Capping off with the announced retirement of AT&T’s chief lobbyist, Bob Quinn, the letter attributes its association with the president’s longtime personal attorney to a failure of in the “vetting process” of the company’s Washington, D.C., division.

General Counsel David McAtee will step in temporarily to fill Quinn’s role as senior executive vice president of external and legislative affairs.

Earlier this year as the Federal Communications Commission moved toward its eventual repeal of net neutrality, Quinn sparked concerns with a confusing company statement about prioritized content in which he said “concerns about paid prioritization” should not affect coveted technological advances like self-driving cars and remote surgery.

McAtee’s top priority, Stephenson said in the memo, will be to ensure that the company’s political partners in the future would be “people who share our high standards.”
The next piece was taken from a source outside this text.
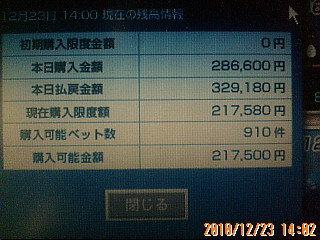 ■今日の競艇はプラス4万5千万円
The letter came on the heels of confirmation by AT&T Tuesday that it contracted with Cohen shortly after Trump’s inauguration for “insights into understanding the new administration.” The company kept Cohen through December 2017 and paid him through his shell company, Essential Consultants LLC.

“To be clear, everything we did was according to the law and entirely legitimate,” Stephenson wrote. “But the fact is, our past association with Cohen was a serious misjudgment.”

Though the company initially admitted to paying Cohen $200,000, Stephenson’s memo says they gave Cohen $50,000 per month, or $600,000 total, to “help us understand how the president and his administration might approach a wide range of policy issues important to the company, including regulatory reform at the FCC, tax reform, and antitrust enforcement, specifically our Time Warner deal.”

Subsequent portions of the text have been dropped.